"HE that cometh unto God must believe that He is, and that He is the rewarder of them that diligently
seek Him." Hence Holy Scripture, which contains the revealed record of God's dealings and purposes
with man, commences with an account of the creation. "For the invisible things of Him from the creation of the world are clearly seen, being understood by the things that are made, even His eternal power and Godhead."

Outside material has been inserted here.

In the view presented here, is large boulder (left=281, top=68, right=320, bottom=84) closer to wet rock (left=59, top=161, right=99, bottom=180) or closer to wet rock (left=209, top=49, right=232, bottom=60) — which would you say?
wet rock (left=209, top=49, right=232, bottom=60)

Four great truths, which have their bearing on every part of revelation, come to us from the earliest
Scripture narrative, like the four rivers which sprung in the garden of Eden. The first of these truths is the creation of all things by the word of God's power; the second, the descent of all men from our
common parents, Adam and Eve; the third, our connection with Adam as the head of the human race,
through which all mankind were involved in his sin and fall; and the fourth, that One descended from
Adam, yet without his sin, should by suffering free us from the consequences of the fall, and as the
second Adam became the Author of eternal salvation to all who trust in Him. To these four vital truths
there might be added, as a fifth, the institution of one day in seven to be a day of holy rest unto God. It is scarcely possible to imagine a greater contrast than between the heathen accounts of the origin of all things and the scriptural narrative. The former are so full of the grossly absurd that no one could regard them as other than fables; while the latter is so simple, and yet so full of majesty, as almost to force us to
"worship and bow down," and to "kneel before the Lord our Maker." And as this was indeed the object in view, and not scientific instruction, far less the gratification of our curiosity, we must expect to find in the first chapter of Genesis simply the grand outlines of what took place, and not any details connected with creation. On these points there is ample room for such information as science may be able to supply, when once it shall have carefully selected and sifted all that can be learned from the study of earth and of nature. That time, however, has not yet arrived; and we ought, therefore, to be on our guard against the rash and unwarranted statements which have sometimes been brought forward on these subjects. Scripture places before us the successive creation of all things, so to speak, in an ascending scale, till at last we come to that of man, the chief of God's works, and whom his Maker destined to be lord of all. (Psalms 8:3-8) Some have imagined that the six days of creation represent so many periods, rather than literal days, chiefly on the ground of the supposed high antiquity of our globe, and the various great epochs or periods, each terminating in a grand revolution, through which our earth seems to have passed, before coming to its present state, when it became a fit habitation for man. There is, however, no need to resort to any such theory.